# START OF Data excerpts
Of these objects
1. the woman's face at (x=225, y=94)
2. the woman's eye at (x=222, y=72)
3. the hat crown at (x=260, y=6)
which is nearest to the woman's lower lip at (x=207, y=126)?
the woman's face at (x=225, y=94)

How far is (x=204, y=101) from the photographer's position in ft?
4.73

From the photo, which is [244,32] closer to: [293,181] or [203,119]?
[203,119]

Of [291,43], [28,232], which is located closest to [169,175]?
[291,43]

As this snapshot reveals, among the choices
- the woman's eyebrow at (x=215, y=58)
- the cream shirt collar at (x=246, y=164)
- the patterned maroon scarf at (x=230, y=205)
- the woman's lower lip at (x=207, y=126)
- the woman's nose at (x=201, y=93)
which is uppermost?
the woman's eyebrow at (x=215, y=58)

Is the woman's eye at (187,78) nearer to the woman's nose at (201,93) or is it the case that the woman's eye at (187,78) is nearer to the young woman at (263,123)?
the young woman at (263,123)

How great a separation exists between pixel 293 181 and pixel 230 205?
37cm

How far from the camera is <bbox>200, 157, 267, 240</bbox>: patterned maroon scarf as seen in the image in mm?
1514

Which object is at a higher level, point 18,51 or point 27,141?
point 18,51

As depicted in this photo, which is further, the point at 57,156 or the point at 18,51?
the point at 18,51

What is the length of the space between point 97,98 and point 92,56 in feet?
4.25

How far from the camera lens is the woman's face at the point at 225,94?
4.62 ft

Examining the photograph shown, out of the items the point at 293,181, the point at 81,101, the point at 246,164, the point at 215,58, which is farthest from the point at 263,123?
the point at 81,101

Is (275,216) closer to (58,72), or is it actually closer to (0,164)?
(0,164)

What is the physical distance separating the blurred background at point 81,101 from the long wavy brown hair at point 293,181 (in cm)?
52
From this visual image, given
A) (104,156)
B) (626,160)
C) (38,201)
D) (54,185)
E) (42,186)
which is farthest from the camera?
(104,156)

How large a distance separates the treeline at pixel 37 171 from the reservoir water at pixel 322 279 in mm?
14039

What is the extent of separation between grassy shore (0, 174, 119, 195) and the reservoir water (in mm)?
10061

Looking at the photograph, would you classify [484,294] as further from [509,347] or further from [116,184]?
# END OF Data excerpts
Scale the rows from the line with "What is the extent" to the end of the rows: write those lines out again, requests included, with every number in the answers (such as distances) multiplied by 2.2 and rounded to a whole number, halves up.

• [Reply to the exercise]:
What is the extent of separation between grassy shore (0, 174, 119, 195) and the reservoir water (in mm)?
22134

Looking at the photograph, would you classify [484,294] as further from [509,347] or further from [116,184]?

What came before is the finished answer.